=== SET EXERCISE ===
Show each line below that contains the string "exists", matching case exactly.

+ + +

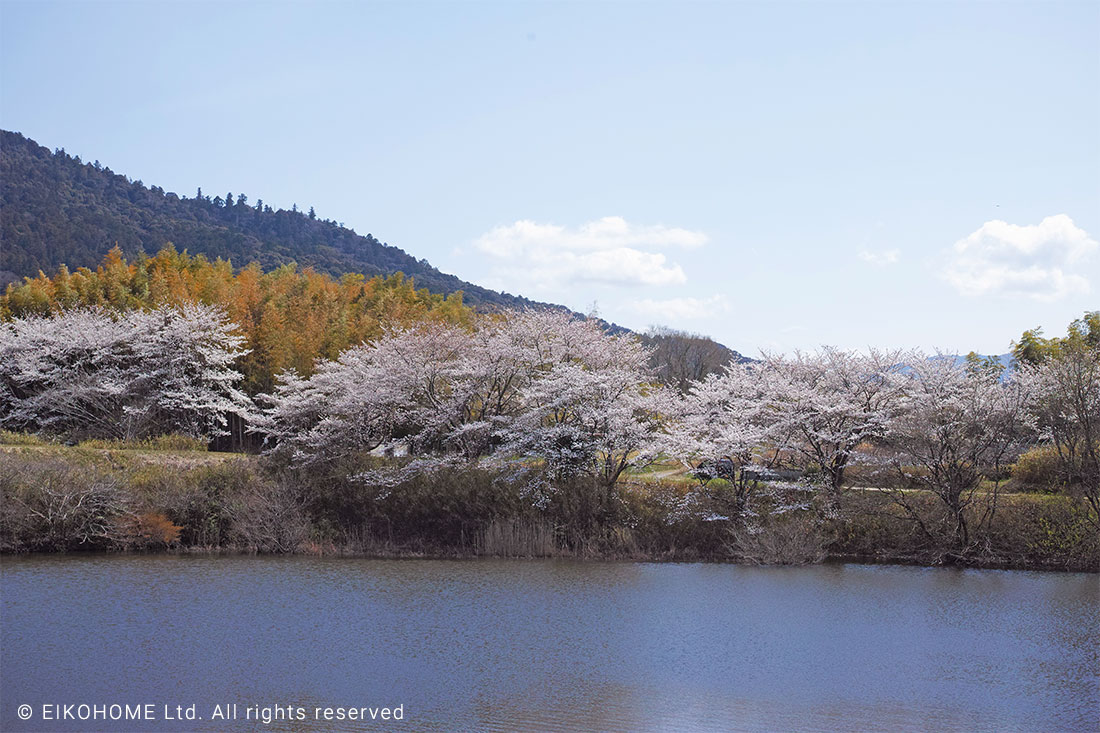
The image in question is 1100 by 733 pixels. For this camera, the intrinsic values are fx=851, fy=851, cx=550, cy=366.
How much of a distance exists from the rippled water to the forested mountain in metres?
70.8

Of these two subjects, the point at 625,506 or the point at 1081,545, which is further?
the point at 625,506

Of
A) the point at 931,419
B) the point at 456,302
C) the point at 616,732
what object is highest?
the point at 456,302

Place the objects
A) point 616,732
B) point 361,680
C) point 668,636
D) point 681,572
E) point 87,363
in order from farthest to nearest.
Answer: point 87,363 < point 681,572 < point 668,636 < point 361,680 < point 616,732

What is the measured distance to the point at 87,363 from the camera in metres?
34.0

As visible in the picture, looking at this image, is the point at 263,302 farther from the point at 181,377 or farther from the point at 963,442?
the point at 963,442

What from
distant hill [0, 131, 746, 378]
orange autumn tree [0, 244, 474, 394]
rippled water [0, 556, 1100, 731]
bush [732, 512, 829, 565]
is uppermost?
distant hill [0, 131, 746, 378]

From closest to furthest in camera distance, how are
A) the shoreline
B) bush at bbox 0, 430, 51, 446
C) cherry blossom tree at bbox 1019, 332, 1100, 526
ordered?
cherry blossom tree at bbox 1019, 332, 1100, 526 < the shoreline < bush at bbox 0, 430, 51, 446

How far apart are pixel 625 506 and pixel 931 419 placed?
28.0ft

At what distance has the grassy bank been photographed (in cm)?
2239

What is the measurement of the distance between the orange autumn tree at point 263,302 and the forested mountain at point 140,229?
4154 centimetres

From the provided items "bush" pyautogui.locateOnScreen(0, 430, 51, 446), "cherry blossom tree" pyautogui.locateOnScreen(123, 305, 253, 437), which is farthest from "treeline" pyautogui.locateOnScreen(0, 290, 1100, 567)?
"bush" pyautogui.locateOnScreen(0, 430, 51, 446)

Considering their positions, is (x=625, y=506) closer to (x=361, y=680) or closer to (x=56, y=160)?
(x=361, y=680)

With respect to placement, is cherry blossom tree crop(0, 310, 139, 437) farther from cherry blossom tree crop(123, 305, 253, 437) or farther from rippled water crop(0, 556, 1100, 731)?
rippled water crop(0, 556, 1100, 731)

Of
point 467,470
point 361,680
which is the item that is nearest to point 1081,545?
point 467,470
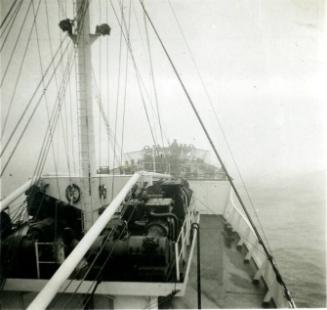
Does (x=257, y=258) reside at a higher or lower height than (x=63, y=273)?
lower

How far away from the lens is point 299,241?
86.5 ft

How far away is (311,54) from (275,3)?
1.35 meters

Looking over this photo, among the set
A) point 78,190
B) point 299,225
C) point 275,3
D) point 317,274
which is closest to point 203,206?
point 317,274

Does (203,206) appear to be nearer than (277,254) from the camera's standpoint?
Yes

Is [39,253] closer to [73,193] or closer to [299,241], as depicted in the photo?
[73,193]

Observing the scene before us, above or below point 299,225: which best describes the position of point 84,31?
above

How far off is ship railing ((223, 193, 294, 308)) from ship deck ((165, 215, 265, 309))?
24 cm

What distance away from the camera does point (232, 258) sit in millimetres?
11250

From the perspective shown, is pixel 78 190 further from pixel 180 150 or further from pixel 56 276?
pixel 180 150

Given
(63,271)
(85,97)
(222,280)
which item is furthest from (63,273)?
(85,97)

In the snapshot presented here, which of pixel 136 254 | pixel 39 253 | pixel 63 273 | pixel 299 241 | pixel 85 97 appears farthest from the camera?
pixel 299 241

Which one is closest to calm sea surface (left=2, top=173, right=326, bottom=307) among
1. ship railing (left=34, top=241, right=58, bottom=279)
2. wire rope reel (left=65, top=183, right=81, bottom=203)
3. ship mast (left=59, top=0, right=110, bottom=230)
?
ship railing (left=34, top=241, right=58, bottom=279)

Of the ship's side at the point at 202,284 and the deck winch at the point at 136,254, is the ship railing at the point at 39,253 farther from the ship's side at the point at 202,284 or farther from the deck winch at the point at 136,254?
the deck winch at the point at 136,254

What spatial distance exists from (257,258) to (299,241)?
17726mm
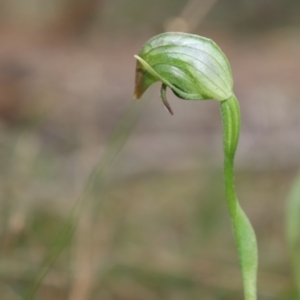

+ + +

=== REPLY TO THE TASK ===
How much of a distance exists from the rippled water to the forested mountain in metres?
What spatial distance exists from (257,258) to (299,241)?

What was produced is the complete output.